After frantic last minute talks failed to produce a deal late Wednesday, Standard & Poor’s deemed the country to be in selective default. The change in credit rating is likely to hike Argentina’s borrowing costs, and put even more pressure on the country’s already-struggling economy.
The crisis stems from a legal battle with a small group of “holdout” creditors that have demanded payment of about $1.5 billion on bonds they bought after the $144 billion default in 2001. That standoff has blocked payments to other creditors.
Economy minister Axel Kicillof met the “holdouts” for the first time in New York this week but said Wednesday that they rejected an offer he made.
Now, the country may have to devalue its currency to preserve foreign currency reserves, and that could trigger a dangerous rise in inflation that is already projected to hit 40%.
The peso has fallen by about 25% against the dollar this year.
“It’s the worst moment for Argentina to go into default … because they need fresh sources of funding, and that is only possible if they sort out in a positive way their dispute with the holdout creditors,” said Carlos Caicedo, senior analyst for Latin America at IHS.
“Social unrest is a possibility,” he told CNN.
Last minute efforts fall short
There was still hope for a deal on Tuesday, ahead of Wednesday’s midnight deadline.
It looked like Argentina’s banks might throw the government a lifeline. The Wall Street Journal reported that they could agree to pay off the “holdout” creditors — NML Capital and Aurelius Management — and wait until next year to be repaid with government bonds.
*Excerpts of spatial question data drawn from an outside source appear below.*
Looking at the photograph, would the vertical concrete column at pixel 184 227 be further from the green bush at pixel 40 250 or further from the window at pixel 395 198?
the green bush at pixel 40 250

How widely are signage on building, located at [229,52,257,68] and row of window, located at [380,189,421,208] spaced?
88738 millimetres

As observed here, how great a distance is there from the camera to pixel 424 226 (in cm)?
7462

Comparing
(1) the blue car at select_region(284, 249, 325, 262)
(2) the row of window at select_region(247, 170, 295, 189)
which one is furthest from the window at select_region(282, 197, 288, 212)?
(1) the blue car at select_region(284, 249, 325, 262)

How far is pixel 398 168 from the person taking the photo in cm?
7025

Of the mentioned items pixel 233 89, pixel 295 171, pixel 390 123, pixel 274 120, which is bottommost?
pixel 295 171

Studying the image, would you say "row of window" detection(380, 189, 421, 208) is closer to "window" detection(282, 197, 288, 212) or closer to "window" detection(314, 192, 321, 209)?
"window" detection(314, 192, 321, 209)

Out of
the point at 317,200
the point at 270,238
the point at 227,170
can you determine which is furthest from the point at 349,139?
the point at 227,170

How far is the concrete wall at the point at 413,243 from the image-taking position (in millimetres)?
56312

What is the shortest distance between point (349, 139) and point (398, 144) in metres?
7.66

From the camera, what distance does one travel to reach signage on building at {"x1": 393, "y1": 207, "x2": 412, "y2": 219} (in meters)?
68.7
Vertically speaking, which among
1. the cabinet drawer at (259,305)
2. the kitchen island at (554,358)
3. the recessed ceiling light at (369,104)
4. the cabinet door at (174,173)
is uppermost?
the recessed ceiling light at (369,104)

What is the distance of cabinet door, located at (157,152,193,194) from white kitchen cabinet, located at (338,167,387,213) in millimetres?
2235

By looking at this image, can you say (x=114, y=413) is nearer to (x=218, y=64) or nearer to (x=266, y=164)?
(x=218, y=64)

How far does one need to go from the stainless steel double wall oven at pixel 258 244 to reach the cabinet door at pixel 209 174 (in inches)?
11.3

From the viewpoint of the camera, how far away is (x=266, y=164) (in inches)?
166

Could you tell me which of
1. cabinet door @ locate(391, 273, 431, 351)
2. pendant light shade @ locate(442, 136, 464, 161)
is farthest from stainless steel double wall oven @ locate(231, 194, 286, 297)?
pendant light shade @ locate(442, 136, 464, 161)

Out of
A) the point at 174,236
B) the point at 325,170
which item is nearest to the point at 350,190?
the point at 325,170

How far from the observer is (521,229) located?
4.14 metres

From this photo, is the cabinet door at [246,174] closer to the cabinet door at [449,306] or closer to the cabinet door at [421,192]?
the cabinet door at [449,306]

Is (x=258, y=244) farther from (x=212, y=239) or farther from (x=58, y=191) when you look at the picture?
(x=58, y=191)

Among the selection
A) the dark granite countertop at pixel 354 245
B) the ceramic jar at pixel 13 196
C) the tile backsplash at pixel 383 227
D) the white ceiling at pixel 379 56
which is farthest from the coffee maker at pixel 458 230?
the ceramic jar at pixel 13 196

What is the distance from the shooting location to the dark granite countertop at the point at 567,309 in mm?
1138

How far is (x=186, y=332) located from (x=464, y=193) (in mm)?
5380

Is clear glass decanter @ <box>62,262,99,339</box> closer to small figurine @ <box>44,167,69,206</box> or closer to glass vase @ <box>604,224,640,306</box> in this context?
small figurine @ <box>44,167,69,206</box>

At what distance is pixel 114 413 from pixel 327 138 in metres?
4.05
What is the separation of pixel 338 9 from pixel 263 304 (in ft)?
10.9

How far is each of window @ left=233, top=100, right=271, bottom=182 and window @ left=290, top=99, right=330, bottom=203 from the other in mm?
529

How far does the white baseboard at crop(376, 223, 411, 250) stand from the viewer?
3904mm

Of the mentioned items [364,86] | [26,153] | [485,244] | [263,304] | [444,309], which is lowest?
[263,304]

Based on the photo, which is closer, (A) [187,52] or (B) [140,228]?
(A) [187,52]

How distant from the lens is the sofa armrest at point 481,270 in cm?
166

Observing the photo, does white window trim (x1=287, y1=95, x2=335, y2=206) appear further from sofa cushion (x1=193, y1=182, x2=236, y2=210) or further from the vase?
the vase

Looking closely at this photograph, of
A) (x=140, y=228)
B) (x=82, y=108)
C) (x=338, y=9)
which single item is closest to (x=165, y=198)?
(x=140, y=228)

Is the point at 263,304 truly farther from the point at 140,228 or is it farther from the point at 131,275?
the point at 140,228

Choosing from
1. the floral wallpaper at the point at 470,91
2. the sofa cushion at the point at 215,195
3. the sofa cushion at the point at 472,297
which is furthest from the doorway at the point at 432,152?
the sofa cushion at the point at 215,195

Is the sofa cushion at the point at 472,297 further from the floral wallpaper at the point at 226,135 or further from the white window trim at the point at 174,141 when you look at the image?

But Daniel Pollack, the court-appointed mediator, issued a statement Wednesday evening that the talks fell apart. He said that “default cannot be allowed to lapse into a permanent condition” and that he would still be available to help the parties reach some kind of resolution.
How did it come to this?
The crisis has its roots in Argentina’s last default. It reached agreement with 93% of creditors to restructure its debt, but 7% refused to accept.
The countdown to a new default started in earnest last month when a U.S. judge ruled that if Argentina doesn’t pay the holdouts, it can’t make any more payments to restructured bondholders.
Argentina worried that a deal with the holdouts could trigger billions of dollars in additional claims — money it doesn’t have. The country’s government also insisted it doesn’t have enough time to reach a fair resolution.
This is Argentina’s third default in 25 years, according to ratings agency Moody’s. Still, it no longer holds the record for the biggest — that now belongs to Greece after its distressed debt exchange worth $273 billion at the height of the eurozone crisis in 2012. Russia’s $39 billion default in 1998 is the third largest in history.